MKTG SR - pasek na kartach artykułów

Cud spod lady

TOMASZ RUSEK [email protected]
Tomasz Depczyński, szef sklepu Eurociuch, mieszczącego się przy ul. Młyńskiej, nie narzeka na brak klientów
Tomasz Depczyński, szef sklepu Eurociuch, mieszczącego się przy ul. Młyńskiej, nie narzeka na brak klientów PAWEŁ SIARKIEWICZ
Czasy, gdy do sklepów z odzieżą używaną wstyd było chodzić, dawno się skończyły. Ba, wśród niektórych młodych gorzowian panuje wręcz moda na kupowanie ciuchów w ,,lumpeksach''. Zaglądają tam wszyscy, od ludzi ubogich, po lekarzy i prawników. Nic dziwnego - w ,,ciuchlandzie'' odzież znanych marek można dostać niemal za grosze!

Pierwsze ,,szmateksy'' i ,,ciuchlandy'', czyli po prostu sklepy z używaną odzieżą, pojawiły się w Gorzowie w połowie lat 90-tych. O ile jednak na Zachodzie zaglądali do nich ci, którzy szukali czegoś oryginalnego, o tyle w Polsce ich główną klientelą byli ludzie ubodzy.

**Zadania do ćwiczenia:**
1. Wypisz imiona i nazwiska wszystkich osób wymienionych w tekście o sklepach z odzieżą używaną.
2. Przepisz z tekstu o sklepach z odzieżą używaną fragment od słów "Cud spod lady" do słów "byli ludzie ubodzy.", zastępując w nim "lekarzy" słowem "nauczycieli".

**Wiersze danych:**
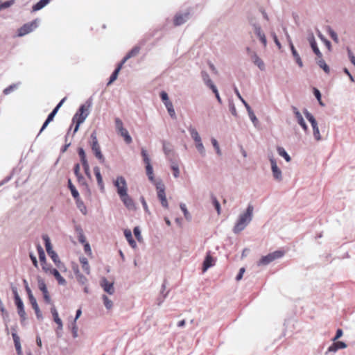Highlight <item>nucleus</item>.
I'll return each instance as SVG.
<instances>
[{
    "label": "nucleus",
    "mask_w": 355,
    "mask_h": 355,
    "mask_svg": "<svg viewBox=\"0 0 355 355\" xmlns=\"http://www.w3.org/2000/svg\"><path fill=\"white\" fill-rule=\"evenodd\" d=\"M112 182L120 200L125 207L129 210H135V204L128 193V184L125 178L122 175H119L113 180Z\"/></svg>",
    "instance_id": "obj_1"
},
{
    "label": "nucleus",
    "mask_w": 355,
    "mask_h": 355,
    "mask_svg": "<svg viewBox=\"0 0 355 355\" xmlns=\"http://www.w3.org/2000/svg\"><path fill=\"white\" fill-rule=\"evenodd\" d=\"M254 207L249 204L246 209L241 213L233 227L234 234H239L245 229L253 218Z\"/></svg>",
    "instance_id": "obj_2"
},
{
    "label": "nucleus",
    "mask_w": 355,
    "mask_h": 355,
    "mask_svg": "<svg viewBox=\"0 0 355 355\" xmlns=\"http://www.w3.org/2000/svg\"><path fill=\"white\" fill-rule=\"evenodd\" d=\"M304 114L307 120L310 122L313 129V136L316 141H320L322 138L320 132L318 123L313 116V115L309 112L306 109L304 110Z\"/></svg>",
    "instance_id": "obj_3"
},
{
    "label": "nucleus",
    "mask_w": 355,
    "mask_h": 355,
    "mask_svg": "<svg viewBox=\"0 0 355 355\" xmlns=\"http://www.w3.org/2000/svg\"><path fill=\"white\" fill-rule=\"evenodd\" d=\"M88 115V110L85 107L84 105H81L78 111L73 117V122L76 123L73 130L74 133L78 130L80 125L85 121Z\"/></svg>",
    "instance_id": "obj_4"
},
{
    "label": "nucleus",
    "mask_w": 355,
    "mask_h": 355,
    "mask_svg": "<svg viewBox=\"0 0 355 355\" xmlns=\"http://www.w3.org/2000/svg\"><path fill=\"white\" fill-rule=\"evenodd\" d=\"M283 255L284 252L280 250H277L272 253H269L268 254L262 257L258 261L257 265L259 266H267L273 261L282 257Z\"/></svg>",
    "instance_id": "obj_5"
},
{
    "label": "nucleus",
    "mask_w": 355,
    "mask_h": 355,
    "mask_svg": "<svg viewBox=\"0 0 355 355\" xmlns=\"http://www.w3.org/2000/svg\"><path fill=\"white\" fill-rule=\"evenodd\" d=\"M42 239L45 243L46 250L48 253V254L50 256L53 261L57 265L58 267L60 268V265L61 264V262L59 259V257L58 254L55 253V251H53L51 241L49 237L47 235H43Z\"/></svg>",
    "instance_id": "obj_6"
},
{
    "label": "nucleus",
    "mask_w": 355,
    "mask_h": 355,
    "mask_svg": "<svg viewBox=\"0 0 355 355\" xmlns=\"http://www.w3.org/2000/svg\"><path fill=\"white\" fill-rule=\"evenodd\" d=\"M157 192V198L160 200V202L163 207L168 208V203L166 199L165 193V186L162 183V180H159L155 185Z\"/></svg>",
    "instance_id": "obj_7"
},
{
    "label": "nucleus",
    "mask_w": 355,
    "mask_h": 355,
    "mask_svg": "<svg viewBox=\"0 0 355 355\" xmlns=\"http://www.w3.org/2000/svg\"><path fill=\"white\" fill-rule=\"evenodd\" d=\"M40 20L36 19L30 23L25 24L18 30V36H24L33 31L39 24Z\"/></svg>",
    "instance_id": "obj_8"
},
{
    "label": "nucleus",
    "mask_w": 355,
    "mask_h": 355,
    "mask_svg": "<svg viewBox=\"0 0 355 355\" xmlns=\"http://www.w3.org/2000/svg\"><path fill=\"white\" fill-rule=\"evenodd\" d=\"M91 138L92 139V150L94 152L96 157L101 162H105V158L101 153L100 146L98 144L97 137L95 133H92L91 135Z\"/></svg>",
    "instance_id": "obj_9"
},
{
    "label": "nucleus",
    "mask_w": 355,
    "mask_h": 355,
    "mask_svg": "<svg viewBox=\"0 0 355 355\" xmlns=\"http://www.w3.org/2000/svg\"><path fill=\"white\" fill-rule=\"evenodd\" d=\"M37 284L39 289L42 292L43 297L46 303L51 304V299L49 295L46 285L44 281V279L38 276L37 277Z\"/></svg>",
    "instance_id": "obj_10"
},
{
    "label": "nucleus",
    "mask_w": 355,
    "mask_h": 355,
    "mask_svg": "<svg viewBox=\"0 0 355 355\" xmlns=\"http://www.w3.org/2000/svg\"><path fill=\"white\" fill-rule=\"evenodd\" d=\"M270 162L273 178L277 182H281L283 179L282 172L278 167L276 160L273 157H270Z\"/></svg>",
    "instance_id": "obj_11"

**Pełne rozwiązania:**
1. Tomasz Rusek, Tomasz Depczyński, Paweł Siarkiewicz

2.
Cud spod lady

TOMASZ RUSEK [email protected]
Tomasz Depczyński, szef sklepu Eurociuch, mieszczącego się przy ul. Młyńskiej, nie narzeka na brak klientów
Tomasz Depczyński, szef sklepu Eurociuch, mieszczącego się przy ul. Młyńskiej, nie narzeka na brak klientów PAWEŁ SIARKIEWICZ
Czasy, gdy do sklepów z odzieżą używaną wstyd było chodzić, dawno się skończyły. Ba, wśród niektórych młodych gorzowian panuje wręcz moda na kupowanie ciuchów w ,,lumpeksach''. Zaglądają tam wszyscy, od ludzi ubogich, po nauczycieli i prawników. Nic dziwnego - w ,,ciuchlandzie'' odzież znanych marek można dostać niemal za grosze!

Pierwsze ,,szmateksy'' i ,,ciuchlandy'', czyli po prostu sklepy z używaną odzieżą, pojawiły się w Gorzowie w połowie lat 90-tych. O ile jednak na Zachodzie zaglądali do nich ci, którzy szukali czegoś oryginalnego, o tyle w Polsce ich główną klientelą byli ludzie ubodzy.